Friday, April 1, 2016

23 weeks + 1 day



Today is day 3 of my inpatient stay in the hospital. It hasn't been too bad yet.. Although I know it's still just the very beginning. The newness of luxuries, like getting hot meals brought to me in bed and a call button for anything else I need, will soon wear off and I'll get a little stir crazy. Right now the thing helping my sanity is waking up each morning knowing that these boys have remained inside for one more day.. Every day is an accomplishment. 

I love that on my patient board in my room they update how far along I am. Today my nurse wrote 23+1. It definitely might not seem far along to most, but this means that I have stayed pregnant over 2 weeks since baby a's water broke! No infection, no contractions, and babies are both growing. On Monday I had a growth ultrasound and they both were measuring exactly the size they should be to the day. Doctor also found the separating membrane so they are not in the same sac like we had thought! Yay! Baby A did have fluid, and although very small, I was happy there was at least some.

For the most part things have remained status quo luckily. I have contraction and fetal heart rate monitoring at the beginning of each shift, and these have been good. Except the first night they kept picking up only one heartbeat, and after 3 nurses tried to find two, they ordered an ultrasound. I could feel both babies moving so I wasn't too scared, but after the ultrasound tech spent more time than I thought he would (the screen was faced away from me) I got nervous. My sisters were here at the time and they were nervous as well. Fortunately he told me there was nothing to worry about and things were ok! 

I don't have much leaking going on and the doctor this morning said there is a very small chance the sac could have resealed, but it's unlikely. I'm trying to drink as much water as possible to keep fluids going to them, especially baby A. 

We talked with the neonatologist yesterday about what to expect if the babies are born now and each week after. Of course it's scary and the statistics aren't great. He referred to 23 weeks as the "grey zone".. The point where babies will start to live but it is rare and disabilities are very likely. So they leave it up to us to make the call if we want them to just provide comfort care or do everything they can to save them.
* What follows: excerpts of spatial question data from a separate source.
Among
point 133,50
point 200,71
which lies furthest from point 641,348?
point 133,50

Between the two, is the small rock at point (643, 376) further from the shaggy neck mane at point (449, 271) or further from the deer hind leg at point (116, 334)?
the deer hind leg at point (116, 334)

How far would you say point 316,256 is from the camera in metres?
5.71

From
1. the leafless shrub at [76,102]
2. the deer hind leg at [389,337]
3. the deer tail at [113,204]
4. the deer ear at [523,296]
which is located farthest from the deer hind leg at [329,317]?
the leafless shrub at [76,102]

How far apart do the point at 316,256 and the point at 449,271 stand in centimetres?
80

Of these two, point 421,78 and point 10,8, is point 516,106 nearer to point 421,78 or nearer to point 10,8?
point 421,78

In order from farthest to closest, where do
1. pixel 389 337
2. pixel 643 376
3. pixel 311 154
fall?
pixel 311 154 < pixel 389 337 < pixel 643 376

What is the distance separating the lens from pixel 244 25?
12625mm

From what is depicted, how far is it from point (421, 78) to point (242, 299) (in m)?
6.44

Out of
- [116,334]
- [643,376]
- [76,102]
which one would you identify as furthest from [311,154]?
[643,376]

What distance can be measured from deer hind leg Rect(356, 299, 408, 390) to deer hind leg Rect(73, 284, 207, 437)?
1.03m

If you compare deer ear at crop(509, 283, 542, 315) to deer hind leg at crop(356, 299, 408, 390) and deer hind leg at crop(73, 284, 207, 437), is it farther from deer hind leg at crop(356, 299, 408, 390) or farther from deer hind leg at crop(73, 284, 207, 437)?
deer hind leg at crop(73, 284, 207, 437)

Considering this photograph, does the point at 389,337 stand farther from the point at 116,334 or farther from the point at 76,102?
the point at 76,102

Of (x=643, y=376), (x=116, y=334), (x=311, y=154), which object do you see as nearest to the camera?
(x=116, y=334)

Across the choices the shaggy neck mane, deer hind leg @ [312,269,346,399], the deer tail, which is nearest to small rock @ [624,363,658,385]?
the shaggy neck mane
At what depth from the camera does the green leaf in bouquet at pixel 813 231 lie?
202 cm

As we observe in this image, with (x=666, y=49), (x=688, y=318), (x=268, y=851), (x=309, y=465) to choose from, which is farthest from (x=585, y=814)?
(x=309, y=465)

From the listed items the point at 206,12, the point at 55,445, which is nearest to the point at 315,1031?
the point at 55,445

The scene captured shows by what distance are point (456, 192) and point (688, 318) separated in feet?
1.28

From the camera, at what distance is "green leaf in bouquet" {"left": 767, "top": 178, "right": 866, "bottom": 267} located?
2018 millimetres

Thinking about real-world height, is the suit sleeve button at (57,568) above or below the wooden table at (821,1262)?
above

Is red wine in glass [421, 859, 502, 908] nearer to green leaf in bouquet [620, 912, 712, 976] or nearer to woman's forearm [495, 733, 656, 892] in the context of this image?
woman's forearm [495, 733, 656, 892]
It's such a hard decision.. I want to fight for them to live, but I also don't want them to have to endure living with severe disabilities. In the end, we decided that we will do a "trial of life". Basically they will do everything they can to save them, and if things aren't looking great after a few days we have the option to switch to comfort care. We felt like we could be reassured that we at least tried but didn't make these babies suffer if things aren't good. Once 24 weeks, they strongly suggest giving babies complete care, and every week after offers much better mortality/morbidity statistics. So our current goal is 24 weeks!

I've had many "firsts" this year and one of them was my first shot in my butt haha. I got steroid shots yesterday and today - completing these was our previous goal. My rear stung for a bit but it was worth it. I feel relieved because these steroids will help boost the lung development of the twins, and if they end up coming soon, this will at least help them fight to make it. We will not know until after delivery how Baby A's lungs will be since his water broke. I'm hoping these steroids will make a huge difference for him.

I have kept myself busy with watching TV, reading, coloring books, games, and visits from my family. Doug has spent the first two nights with me, and even though he sleeps in his cot most of the night, it makes me sleep better just knowing he is in the room with me. Today he will bring Hunter and Landon to see me. I haven't seen them in 2 days so I'm really excited!! I'm also excited for conference this weekend! It will be the first conference in a while that I will really get to hear all the talks without stopping to take care of kids. I really look forward to hearing the words of our prophets and am hoping for some comfort and guidance during this time.

Again, thanks for the love and help and prayers. We are grateful for you all!